■ WORK ORDER
Reproduction without pictures: print every entry precisely as written.

--- START ---

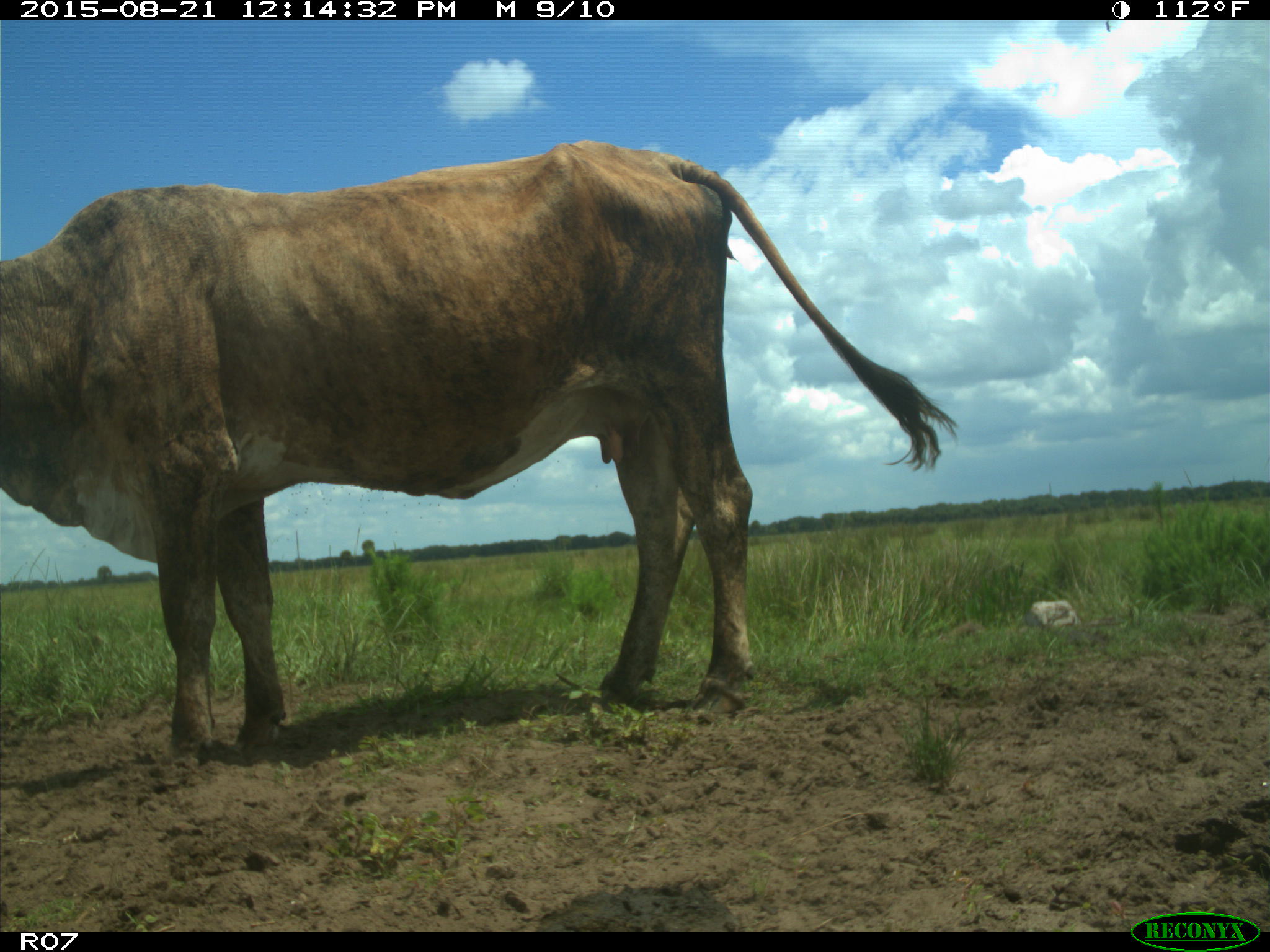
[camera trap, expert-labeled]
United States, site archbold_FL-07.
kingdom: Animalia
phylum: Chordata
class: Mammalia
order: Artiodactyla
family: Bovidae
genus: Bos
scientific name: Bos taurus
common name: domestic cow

--- END ---

■ SOLUTION TO THIS TASK
[camera trap, expert-labeled]
United States, site archbold_FL-07.
kingdom: Animalia
phylum: Chordata
class: Mammalia
order: Artiodactyla
family: Bovidae
genus: Bos
scientific name: Bos taurus
common name: domestic cow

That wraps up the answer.